Агеев приник к стеклу. Нет, уже скрылась. Только сопки теперь бежали внизу, первобытно заросшие, дикие..

В поселке, невидимая Агееву, стояла на своем крыльце начальник районного узла связи Клара Михайловна, провожала вертолет бессонными ласковыми глазами. Но печали не было в Кларе Михайловне, что он улетел. Росла в ней тихая радость. Тихо, не шевелясь, стояла она сейчас на крыльце. Относилась к себе с этого дня как к дорогой вещи. Боялась потревожить в себе ребенка, который, конечно, ничего еще не может почувствовать, но уже есть. Это Клара Михайловна знала сейчас точно — будет у ней ребенок, не может не быть. И оттого была радость…

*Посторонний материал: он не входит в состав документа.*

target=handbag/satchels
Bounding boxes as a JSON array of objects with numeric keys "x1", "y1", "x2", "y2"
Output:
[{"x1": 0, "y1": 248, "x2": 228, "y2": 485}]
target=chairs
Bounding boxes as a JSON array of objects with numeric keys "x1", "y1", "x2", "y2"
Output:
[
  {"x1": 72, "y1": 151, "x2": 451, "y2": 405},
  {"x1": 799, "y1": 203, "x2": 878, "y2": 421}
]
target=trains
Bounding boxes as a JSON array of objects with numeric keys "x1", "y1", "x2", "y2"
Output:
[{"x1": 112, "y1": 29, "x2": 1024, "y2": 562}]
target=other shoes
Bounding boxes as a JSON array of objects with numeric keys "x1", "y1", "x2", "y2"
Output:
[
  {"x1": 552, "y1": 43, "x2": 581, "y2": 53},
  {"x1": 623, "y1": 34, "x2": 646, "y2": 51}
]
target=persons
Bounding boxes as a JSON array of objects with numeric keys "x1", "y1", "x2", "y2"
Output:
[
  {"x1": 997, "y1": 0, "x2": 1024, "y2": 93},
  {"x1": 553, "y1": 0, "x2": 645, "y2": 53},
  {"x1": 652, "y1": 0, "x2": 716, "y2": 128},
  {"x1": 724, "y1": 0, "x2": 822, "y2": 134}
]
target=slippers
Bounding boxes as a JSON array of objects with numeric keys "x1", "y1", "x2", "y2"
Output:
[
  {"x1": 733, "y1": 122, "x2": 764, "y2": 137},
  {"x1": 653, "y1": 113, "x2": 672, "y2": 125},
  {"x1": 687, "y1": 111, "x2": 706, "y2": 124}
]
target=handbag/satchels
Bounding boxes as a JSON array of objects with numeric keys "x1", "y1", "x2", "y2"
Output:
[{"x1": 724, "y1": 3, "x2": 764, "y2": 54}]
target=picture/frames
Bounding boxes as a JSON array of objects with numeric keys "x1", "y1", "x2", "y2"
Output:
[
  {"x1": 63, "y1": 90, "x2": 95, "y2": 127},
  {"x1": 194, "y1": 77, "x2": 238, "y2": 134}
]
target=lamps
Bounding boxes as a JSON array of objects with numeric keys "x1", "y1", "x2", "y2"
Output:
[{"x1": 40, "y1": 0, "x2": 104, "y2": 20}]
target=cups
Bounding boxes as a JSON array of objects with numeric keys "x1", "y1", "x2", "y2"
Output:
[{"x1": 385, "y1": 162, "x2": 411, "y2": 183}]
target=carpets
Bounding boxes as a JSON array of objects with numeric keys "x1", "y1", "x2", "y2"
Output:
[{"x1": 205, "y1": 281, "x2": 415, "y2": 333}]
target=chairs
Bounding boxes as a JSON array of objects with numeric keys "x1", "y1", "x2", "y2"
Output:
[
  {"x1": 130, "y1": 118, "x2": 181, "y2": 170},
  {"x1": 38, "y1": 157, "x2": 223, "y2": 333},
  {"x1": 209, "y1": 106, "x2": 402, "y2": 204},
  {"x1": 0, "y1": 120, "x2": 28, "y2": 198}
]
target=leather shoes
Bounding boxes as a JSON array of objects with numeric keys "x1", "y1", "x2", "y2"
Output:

А Иргушин и Зинаида все так же шли по центральной улице, молча, ведя в поводу возмущенную Паклю.

Муж Юлий Сидоров тихонько, чтобы не нарушить сон Павлова, поднимал в руках гири. Баба Катя смеялась на кухне с Марией, обе фыркали, зажимая рот. Глухая прабабка Царапкиных сидела тихо над внуком Генечкой, смотрела, как дышит. Павлов улыбнулся во сне. И она улыбнулась желтым, маленьким, как у куклы, лицом.

Солнце вставало все выше, наливаясь цветом.